• [작업 지시]:
"Women Blue Fur"이 들어 있는 줄에서 시작하여 "Ramona Farms Brown Tepary Beans (S-Oam Bavi)"가 들어 있는 줄까지, 양 끝 줄을 포함한 이 범위의 줄만 번호 목록으로 바꾸십시오. 빈 줄은 빼고, 그림은 답에 넣지 마십시오.

• [표시된 정보]:
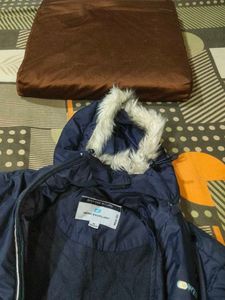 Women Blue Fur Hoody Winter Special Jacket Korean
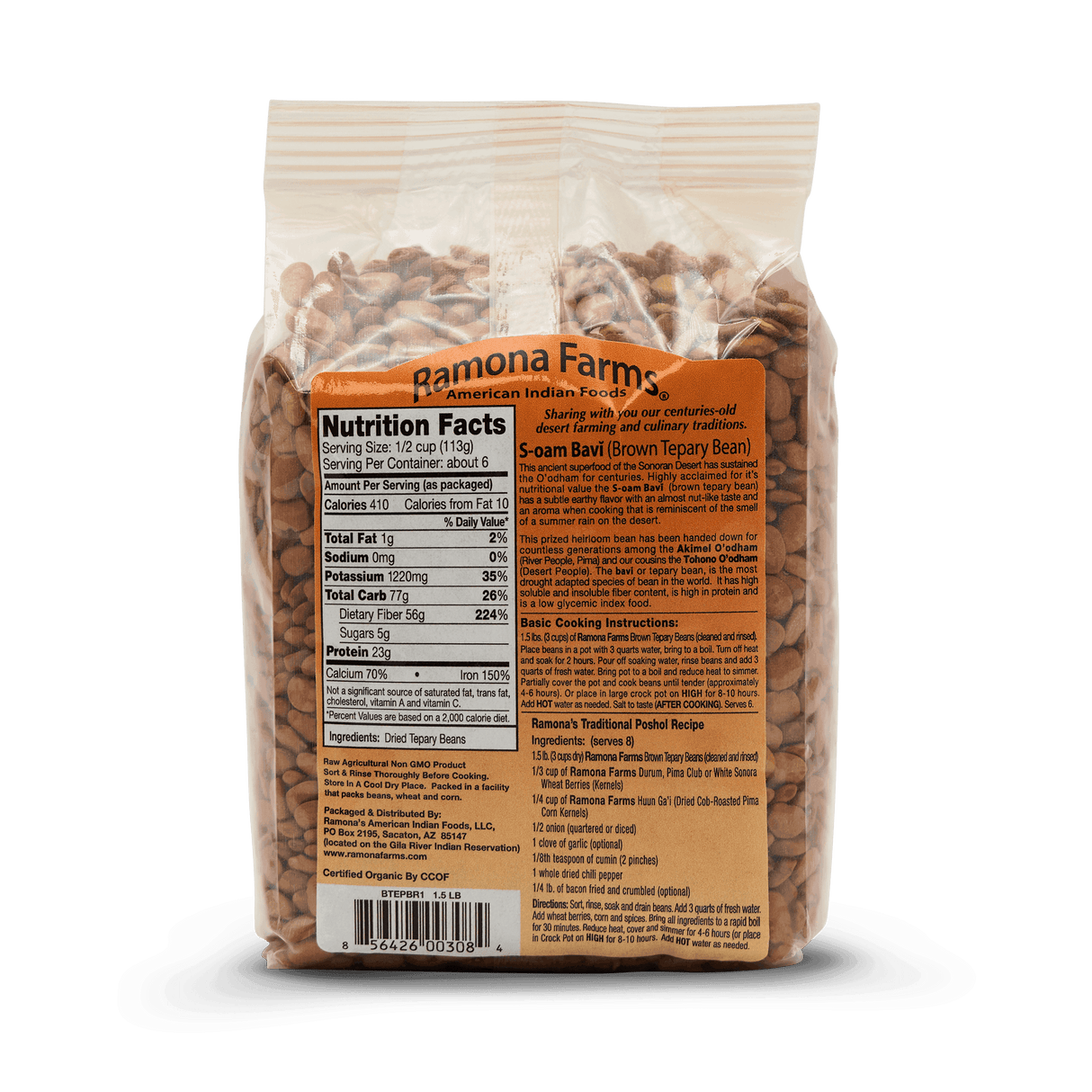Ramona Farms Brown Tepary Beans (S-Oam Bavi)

...

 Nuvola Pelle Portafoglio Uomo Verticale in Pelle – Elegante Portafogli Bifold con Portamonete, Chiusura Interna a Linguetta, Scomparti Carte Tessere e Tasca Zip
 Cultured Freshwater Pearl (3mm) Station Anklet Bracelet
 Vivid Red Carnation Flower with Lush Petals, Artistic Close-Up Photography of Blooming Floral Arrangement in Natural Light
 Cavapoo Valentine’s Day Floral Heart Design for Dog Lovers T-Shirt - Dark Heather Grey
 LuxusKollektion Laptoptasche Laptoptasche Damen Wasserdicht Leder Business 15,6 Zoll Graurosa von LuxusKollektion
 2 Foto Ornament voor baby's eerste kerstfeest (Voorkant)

...

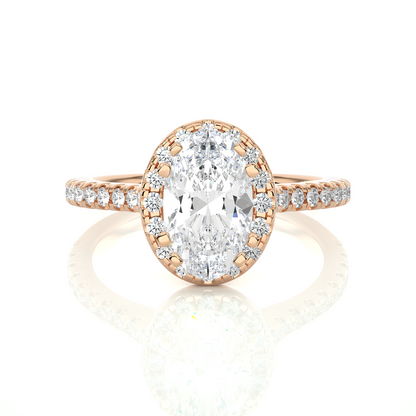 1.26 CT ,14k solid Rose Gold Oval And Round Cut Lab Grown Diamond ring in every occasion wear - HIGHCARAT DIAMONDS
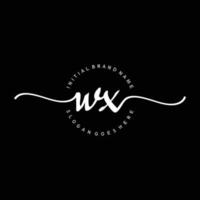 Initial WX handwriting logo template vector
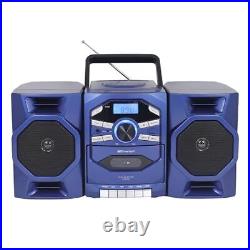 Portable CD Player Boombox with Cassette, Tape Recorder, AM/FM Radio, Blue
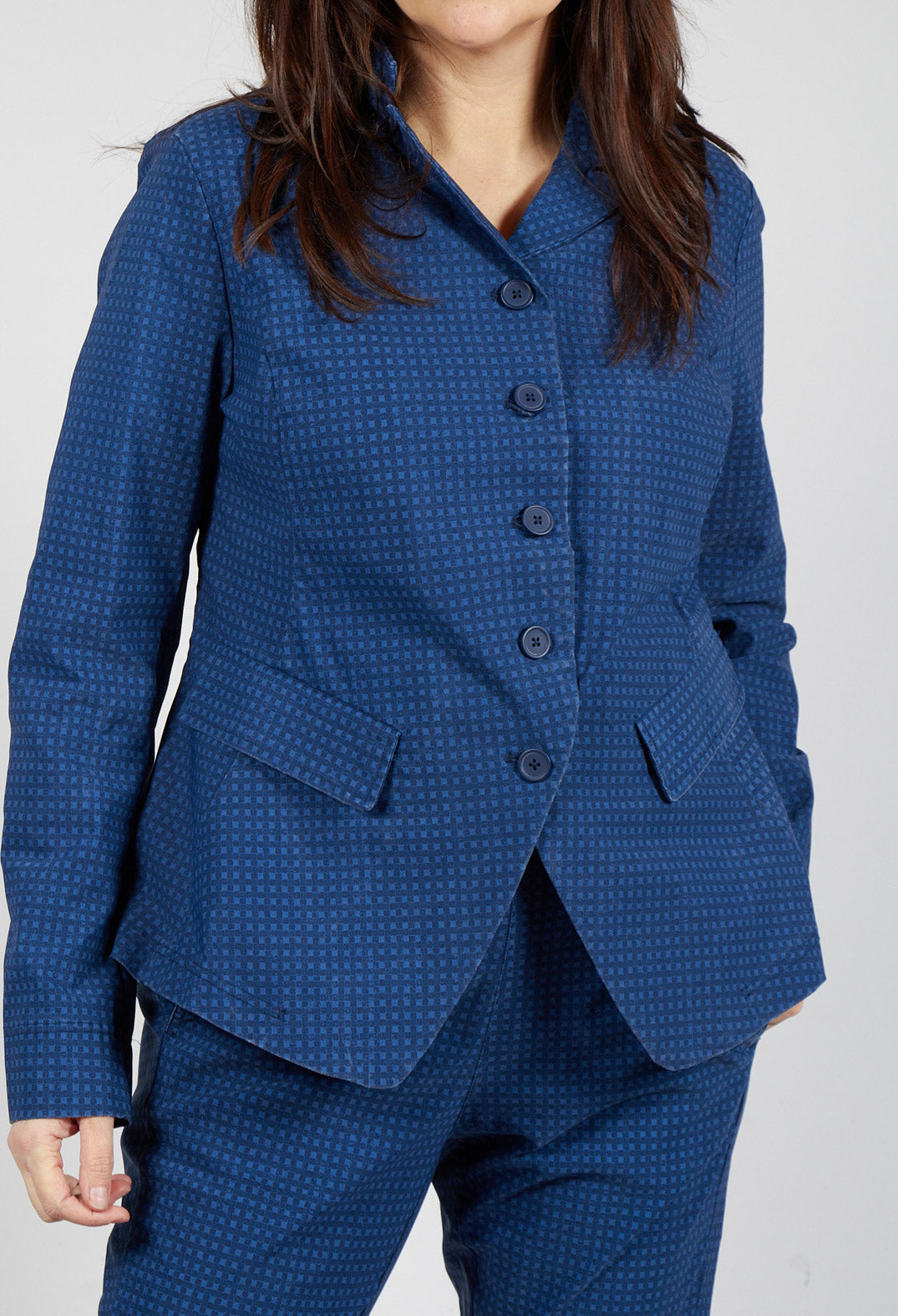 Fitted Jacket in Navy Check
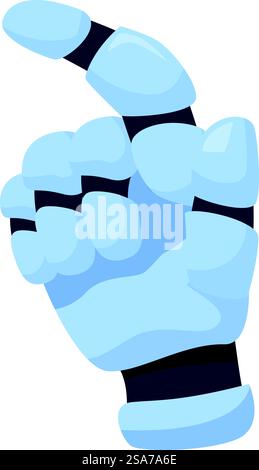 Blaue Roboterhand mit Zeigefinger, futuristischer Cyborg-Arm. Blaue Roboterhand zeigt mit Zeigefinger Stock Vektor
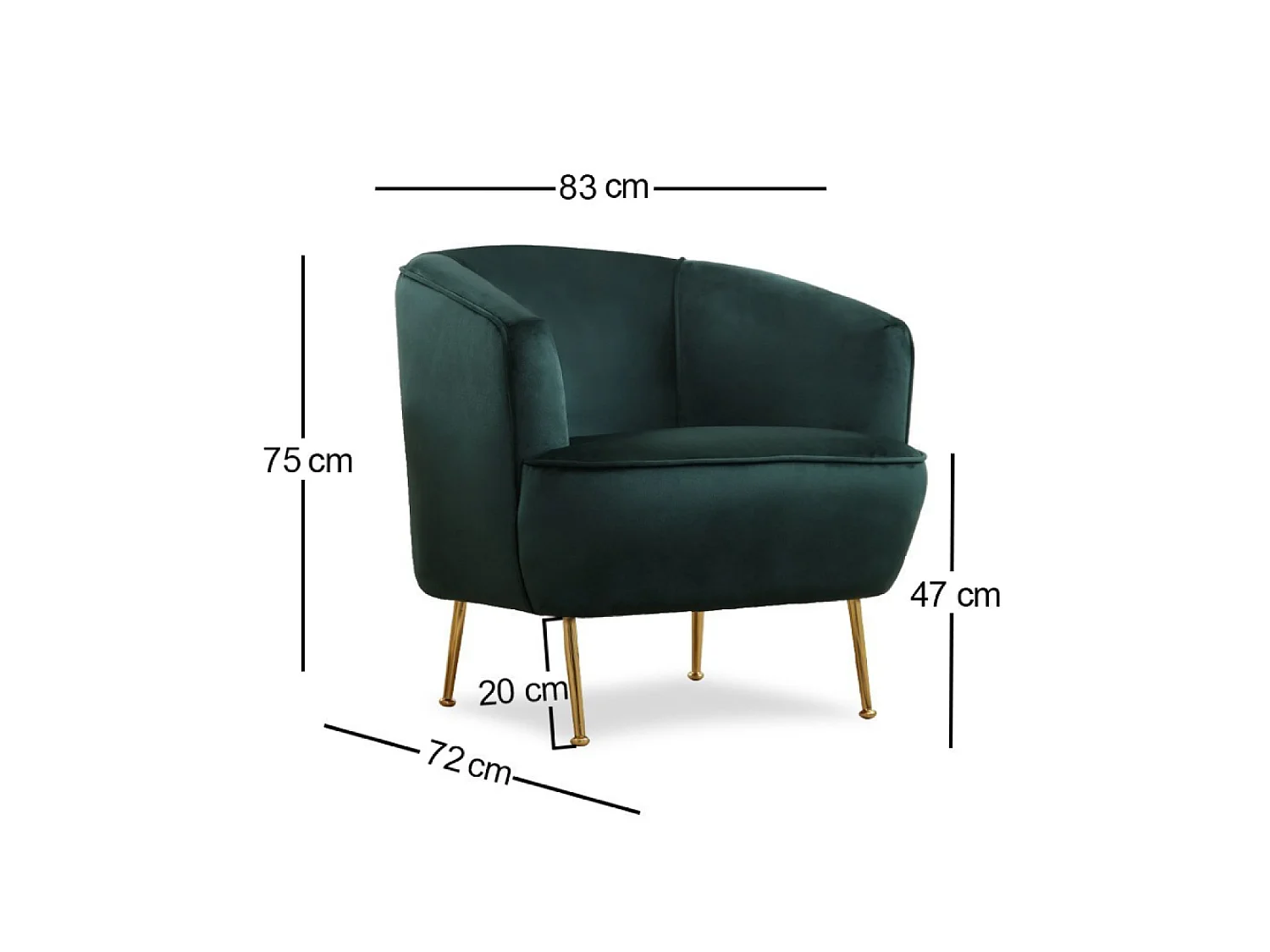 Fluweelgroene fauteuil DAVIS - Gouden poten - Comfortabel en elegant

• [작업 결과]:
1.  Women Blue Fur Hoody Winter Special Jacket Korean
2. Ramona Farms Brown Tepary Beans (S-Oam Bavi)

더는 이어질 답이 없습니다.